#### [RECORDS FOR THE EXERCISE]
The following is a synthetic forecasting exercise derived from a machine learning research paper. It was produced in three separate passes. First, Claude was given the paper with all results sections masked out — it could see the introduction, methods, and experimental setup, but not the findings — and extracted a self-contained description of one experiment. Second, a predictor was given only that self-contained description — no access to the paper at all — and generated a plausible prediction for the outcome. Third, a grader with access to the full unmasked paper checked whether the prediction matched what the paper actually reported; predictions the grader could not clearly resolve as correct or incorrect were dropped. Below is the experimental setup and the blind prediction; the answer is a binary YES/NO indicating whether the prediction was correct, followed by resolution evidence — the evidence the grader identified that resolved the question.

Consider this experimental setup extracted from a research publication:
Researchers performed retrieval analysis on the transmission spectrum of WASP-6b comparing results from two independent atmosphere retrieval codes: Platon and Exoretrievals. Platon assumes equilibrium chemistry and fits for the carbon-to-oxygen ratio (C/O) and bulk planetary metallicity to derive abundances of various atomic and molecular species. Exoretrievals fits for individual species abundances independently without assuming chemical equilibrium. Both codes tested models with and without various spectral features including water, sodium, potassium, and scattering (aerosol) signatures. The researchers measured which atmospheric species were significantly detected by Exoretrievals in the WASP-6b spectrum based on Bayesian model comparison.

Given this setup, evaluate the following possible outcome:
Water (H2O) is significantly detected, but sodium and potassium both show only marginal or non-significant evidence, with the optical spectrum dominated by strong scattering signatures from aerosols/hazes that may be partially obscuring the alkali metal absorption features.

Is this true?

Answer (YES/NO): NO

#### [TASK GOAL]
Show every line of the listing containing the string "features" by copying it.

#### [TASK OUTPUT]
Researchers performed retrieval analysis on the transmission spectrum of WASP-6b comparing results from two independent atmosphere retrieval codes: Platon and Exoretrievals. Platon assumes equilibrium chemistry and fits for the carbon-to-oxygen ratio (C/O) and bulk planetary metallicity to derive abundances of various atomic and molecular species. Exoretrievals fits for individual species abundances independently without assuming chemical equilibrium. Both codes tested models with and without various spectral features including water, sodium, potassium, and scattering (aerosol) signatures. The researchers measured which atmospheric species were significantly detected by Exoretrievals in the WASP-6b spectrum based on Bayesian model comparison.
Water (H2O) is significantly detected, but sodium and potassium both show only marginal or non-significant evidence, with the optical spectrum dominated by strong scattering signatures from aerosols/hazes that may be partially obscuring the alkali metal absorption features.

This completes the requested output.